Au cours de son quinquennat, 50.000 postes dans la fonction publique d'État et 70.000 dans les collectivités territoriales seront supprimés. Seule la fonction publique hospitalière est épargnée par ce coup de rabot. Au total, cet effort permettrait à l'État de réaliser trois milliards d'euros d'économies sur cinq ans.

Côté investissements, Emmanuel Macron prévoit d'injecter 50 milliards d'euros sur la durée du quinquennat. Les secteurs prioritaires seront la transition écologique (15 milliards d'euros), les compétences (15 milliards d'euros), mais aussi l'agriculture, la santé et la modernisation des administrations publiques, secteurs qui bénéficieront tous d'un effort de l'État chiffré à cinq milliards d'euros.

Des mesures pour les ménages et les entreprises

Pour augmenter le pouvoir d'achat, Emmanuel Macron prévoit de supprimer les cotisations salariales chômage et famille sur tous les salaires - une mesure financée par une hausse de la CSG et une hausse de 50% de la prime d'activité. Il entend également exonérer de taxe d'habitation 80% des contribuables qui l'acquittent. Les épargnants ne sont pas oubliés. Ainsi, la fiscalité du capital (intérêts, loyers, dividendes, plus-values) sera réformée, avec la mise en place d'un prélèvement forfaitaire unique au taux de l'ordre de 30 %, prélèvements sociaux inclus. La fiscalité de l'assurance-vie sera également revue pour les futurs contrats afin de tenter de réorienter l'épargne vers l'économie productive.

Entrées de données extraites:
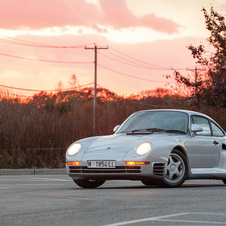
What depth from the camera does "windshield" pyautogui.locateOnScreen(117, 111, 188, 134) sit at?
32.4 feet

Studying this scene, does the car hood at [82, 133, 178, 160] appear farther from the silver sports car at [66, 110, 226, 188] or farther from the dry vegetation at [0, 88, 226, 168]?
the dry vegetation at [0, 88, 226, 168]

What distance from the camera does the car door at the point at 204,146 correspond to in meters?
9.66

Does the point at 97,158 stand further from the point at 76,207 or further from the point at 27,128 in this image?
the point at 27,128

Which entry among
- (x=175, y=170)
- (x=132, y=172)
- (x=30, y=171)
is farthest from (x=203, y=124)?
(x=30, y=171)

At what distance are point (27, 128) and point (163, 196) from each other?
48.9ft

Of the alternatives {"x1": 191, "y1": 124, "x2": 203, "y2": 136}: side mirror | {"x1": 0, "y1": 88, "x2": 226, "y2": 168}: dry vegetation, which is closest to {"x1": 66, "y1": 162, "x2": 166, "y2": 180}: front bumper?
{"x1": 191, "y1": 124, "x2": 203, "y2": 136}: side mirror

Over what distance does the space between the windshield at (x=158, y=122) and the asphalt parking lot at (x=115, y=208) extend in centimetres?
169

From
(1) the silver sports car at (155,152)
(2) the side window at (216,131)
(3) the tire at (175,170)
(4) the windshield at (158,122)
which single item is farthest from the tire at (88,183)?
(2) the side window at (216,131)

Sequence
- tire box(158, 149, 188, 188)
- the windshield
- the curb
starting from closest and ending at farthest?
tire box(158, 149, 188, 188), the windshield, the curb

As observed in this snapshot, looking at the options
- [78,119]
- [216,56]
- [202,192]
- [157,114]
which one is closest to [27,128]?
[78,119]

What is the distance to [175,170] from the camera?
916 centimetres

■ TRAVAIL DEMANDÉ 1 ■
Dans le texte sur le programme d'Emmanuel Macron, relevez tous les secteurs cités comme prioritaires pour les investissements de l'État.
■ TRAVAIL DEMANDÉ 2 ■
Poursuivez le texte sur le programme d'Emmanuel Macron à partir de sa dernière phrase.

■ VOTRE RÉPONSE 1 ■
- La transition écologique
- Les compétences
- L'agriculture
- La santé
- La modernisation des administrations publiques

■ VOTRE RÉPONSE 2 ■
Pour les entreprises, reprenant une promesse de François Hollande, Emmanuel Macron prévoit de transformer le crédit d'impôt pour la compétitivité et l'emploi (CICE) en allégements pérennes de charges jusqu'à 2,5 fois le Smic. Il souhaite aussi supprimer les dernières charges patronales qui pesaient au niveau du Smic, en lissant jusqu'à 1,6 fois le Smic. Comme promis par Michel Sapin, le dernier ministre de l'Économie et des Finances du quinquennat Hollande, le taux d'impôt sur les sociétés sera abaissé de 33,3 % à 25 % pour le ramener au niveau de la moyenne européenne. Un taux qui sera toujours bien plus élevé que dans certains pays européens. Rappelons que pour maintenir l'attractivité de son territoire - que le Brexit pourrait écorner -, le Royaume-Uni a abaissé en avril son taux d'impôt sur les sociétés (IS) de 20 % à 19 %, ce qui en fait le taux le plus faible des pays du G20.

Des prévisions de croissance prudentes ou audacieuses ?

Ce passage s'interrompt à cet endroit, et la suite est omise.